Caregivers live in two worlds and become adept in Alzheimer’s communication.   At first it is hit or miss as you are being logical and Alzheimer’s world is illogical.  Why argue?  Why be angry?  It does not matter to your loved one.  You only make yourself frustrated and in a minute or two that anger is festering only in you as your loved one has forgotten all.   I find the ‘tear out your hair’ and ‘banging your head against the wall’ moments are beginning to lessen as I advance in Alzheimer’s University.

Of course those moments will continue to occur.   You are trying to communicate with someone who cannot reason. You can no longer begin a sentence with “remember”.  You cannot say:”I just asked you to” or, “I just told you!”  You can say that till the cows come home, means absolutely nothing.

Preparing dinner is wonderful.  Bert loves to help and seeing I am somewhat lacking in the culinary arts he was the cook for most of our marriage.   Now that my Bert is my toddler his kitchen duties are limited.

“What are you doing?  Can I help?”

“No, darling this will not take long.”

“You never let me help anymore.”

“OK.  You can help.  Please put that in the garbage for me.”  I point to the vegetable peelings.  He does it.

“What are you doing? Can I help?”

This goes on enumerable times as I get him to set the table, one utensil at a time, one knife, fork, spoon glass, and one plate while I get on with any preparation I have to do.  Every time my Bert asks to help, I give him one more item.  It is only the two of us but by the time the garbage is in the bin and the table set, whatever is in the oven is ready.  If I need more time I will tell him to go wash his hands.  If I am lucky he will wander around looking for the bathroom, becomes distracted when he sees his chair and sits because he has forgotten what he was going to do.

Alzheimer’s communication is a lot of distraction, deflection and accommodation.   You develop the skill for therapeutic lying.  Here is what makes it bearable and easier as time goes by.  You lie to protect, to preserve dignity, to console, to reassure, to show respect.   You lie because you care.

The Meander: To my fellow caregivers. We learn to live in two worlds. We learn so many coping skills as we travel this journey.  Learning to lie is just another of those skills.  Always remember we lie because we love.

Alzheimer’s World

The first time I heard the phrase Alzheimer’s World I was sitting around a large table at the Alzheimer’s Society office.   It was a mixed group of  persons with Alzheimer’s disease and other dementia and their caregivers.  We were learning about the disease, its progression and available resources.  What they could not teach us was how to live in that alternate world.

Caregivers have no choice. They do live in two worlds, the everyday one we know as the real world and the one that is Alzheimer’s world that our loved ones live in. If we are to be successful caregivers we must learn to also live in that other world.

It is difficult.  Alzheimer’s world is a backwards world because your loved one is on a backwards journey.  Right now my Bert is 85 going on four.  A different puzzle is presented each and every day which only you, the care giver, can solve.  Today he puts on his shoes one brown, one black.  There is an easy solution to that.  You make a joke, point it out and he changes them.  He picks up a slice of bread and calls it cheese.  No problem, you correct it or you say: “that is strange looking cheese.”  That brings on a laugh and: “Did I call it cheese?”

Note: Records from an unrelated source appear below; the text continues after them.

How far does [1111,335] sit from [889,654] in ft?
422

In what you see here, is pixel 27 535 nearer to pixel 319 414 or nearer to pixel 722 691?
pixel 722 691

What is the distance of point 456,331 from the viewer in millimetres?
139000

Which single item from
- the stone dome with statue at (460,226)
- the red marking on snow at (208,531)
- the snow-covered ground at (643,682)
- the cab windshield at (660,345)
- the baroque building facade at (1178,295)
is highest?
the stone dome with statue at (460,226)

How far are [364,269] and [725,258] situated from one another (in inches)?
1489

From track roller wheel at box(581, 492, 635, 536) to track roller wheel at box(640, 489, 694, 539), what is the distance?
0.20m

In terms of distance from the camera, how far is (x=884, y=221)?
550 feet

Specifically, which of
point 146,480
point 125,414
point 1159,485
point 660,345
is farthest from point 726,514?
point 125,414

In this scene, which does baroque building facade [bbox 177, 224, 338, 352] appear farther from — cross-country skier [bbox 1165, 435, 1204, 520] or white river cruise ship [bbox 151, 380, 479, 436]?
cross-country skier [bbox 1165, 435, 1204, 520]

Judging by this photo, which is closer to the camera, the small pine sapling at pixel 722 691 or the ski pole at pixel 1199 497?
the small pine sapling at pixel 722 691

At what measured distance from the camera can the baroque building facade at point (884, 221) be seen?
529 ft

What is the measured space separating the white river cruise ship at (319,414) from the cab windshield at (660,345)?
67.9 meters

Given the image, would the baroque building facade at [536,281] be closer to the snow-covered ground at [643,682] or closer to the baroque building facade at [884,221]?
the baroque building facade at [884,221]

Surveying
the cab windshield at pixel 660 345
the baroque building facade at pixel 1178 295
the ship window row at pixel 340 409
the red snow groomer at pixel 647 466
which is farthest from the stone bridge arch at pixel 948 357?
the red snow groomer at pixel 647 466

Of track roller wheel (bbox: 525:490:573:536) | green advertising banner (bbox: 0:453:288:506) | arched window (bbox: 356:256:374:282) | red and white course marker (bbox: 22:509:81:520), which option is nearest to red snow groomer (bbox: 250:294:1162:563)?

Alzheimer’s world is one of anxiety.  You can empathize.  What if you wake up one morning look at your toothbrush and had no clue what it is, what it does but know you use this thing every morning?  Today you look at a banana and call it steak, even though somehow you know that is the wrong word?  How about getting up to go to the bathroom and being lost in a condo? Would you like to look at a washcloth, while sitting in the bathtub yet completely at a loss of what to do with it?

It gets a little more complicated, of course.  These little slips are unimportant in themselves when they happen once but when they become habit it is a signal that the disease has gained a tiny bit more ground.  Then the caregiver steps in. You take the washcloth and prepare it and explain or show by gestures how it is to be used. Every day I say to my Bert: “Here, start at your face and work your way down.” He gets to work. He now knows what to do and knows why he had that piece of cloth in his hands. More important he is doing it himself.  Dignity is maintained.

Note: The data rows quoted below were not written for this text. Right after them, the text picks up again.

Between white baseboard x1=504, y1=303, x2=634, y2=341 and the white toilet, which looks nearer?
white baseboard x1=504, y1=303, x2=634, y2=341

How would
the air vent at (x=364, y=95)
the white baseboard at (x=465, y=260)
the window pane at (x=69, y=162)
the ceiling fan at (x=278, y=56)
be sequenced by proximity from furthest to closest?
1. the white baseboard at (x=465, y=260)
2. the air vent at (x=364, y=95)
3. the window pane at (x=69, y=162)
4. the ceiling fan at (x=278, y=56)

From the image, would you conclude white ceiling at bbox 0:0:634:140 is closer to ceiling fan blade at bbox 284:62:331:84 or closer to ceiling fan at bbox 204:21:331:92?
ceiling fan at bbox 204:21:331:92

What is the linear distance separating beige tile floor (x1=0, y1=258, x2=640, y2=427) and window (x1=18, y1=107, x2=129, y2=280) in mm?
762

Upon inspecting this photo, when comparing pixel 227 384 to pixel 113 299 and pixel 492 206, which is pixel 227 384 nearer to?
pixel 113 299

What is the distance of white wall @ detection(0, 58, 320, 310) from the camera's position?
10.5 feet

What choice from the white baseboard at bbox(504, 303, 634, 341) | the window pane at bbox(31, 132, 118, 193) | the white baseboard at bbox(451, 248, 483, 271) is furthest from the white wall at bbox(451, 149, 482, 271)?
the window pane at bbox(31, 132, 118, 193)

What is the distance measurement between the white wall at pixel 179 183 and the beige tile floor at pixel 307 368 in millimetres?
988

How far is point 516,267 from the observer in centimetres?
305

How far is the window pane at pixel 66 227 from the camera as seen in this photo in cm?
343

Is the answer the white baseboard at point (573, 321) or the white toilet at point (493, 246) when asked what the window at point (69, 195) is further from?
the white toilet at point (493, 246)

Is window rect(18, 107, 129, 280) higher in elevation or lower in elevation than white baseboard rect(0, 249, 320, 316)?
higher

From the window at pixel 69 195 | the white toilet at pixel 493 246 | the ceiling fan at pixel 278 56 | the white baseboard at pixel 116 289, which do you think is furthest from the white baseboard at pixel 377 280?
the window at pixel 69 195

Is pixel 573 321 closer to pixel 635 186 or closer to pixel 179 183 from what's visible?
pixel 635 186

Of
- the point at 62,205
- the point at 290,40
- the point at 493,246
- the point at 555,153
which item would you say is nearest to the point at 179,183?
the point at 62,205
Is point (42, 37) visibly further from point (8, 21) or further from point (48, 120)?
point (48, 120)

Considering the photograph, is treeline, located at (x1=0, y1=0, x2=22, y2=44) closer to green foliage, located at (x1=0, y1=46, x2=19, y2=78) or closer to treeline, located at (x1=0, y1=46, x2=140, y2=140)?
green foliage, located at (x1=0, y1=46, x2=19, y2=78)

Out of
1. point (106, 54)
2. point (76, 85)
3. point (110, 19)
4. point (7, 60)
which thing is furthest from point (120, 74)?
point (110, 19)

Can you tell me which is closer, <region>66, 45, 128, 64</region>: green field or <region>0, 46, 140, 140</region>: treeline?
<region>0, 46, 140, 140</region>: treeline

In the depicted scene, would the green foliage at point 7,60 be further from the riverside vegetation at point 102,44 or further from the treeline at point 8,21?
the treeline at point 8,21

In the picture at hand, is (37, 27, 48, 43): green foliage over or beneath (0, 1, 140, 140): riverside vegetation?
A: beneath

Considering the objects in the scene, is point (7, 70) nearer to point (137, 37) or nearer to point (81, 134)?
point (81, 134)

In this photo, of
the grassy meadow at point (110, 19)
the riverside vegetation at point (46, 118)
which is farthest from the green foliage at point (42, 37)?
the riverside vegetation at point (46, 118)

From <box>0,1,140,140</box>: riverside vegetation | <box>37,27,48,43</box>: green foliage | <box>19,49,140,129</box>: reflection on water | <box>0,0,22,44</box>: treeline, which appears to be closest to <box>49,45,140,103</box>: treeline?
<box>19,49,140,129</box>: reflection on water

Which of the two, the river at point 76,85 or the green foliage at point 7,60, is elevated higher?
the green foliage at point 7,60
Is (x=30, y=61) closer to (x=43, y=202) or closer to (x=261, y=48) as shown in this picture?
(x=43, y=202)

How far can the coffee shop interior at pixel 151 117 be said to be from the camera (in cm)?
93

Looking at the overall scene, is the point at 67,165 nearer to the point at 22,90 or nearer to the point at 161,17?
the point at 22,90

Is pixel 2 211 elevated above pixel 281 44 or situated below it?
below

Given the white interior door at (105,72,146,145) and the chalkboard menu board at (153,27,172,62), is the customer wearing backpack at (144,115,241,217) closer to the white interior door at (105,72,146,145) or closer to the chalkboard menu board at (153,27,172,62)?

Alzheimer’s world is suspicion, anger, feeling lost as well as a loss of control. It is confusion, dependency, a vast expanse of bewilderment. It is a loss of time, place, space, skills.  It is disorienting as your entire world becomes narrower and your trust is placed in that one who is always there that you ‘shadow’, that you trust.

The caregiver cannot stand outside in the real world and look in awe or dismay at Alzheimer’s world.  You must enter it, you must live in it.  Empathy is your power, patience is your tool. The brain is still a mystery. We know in part only. As a caregiver no matter how bizarre that alternate world seems you must suspend your disbelief and go with your loved one into that world.  You ask yourself: “What is it like to be so confused you have to give up your autonomy to someone else?” Then and only then can you serve with understanding and love.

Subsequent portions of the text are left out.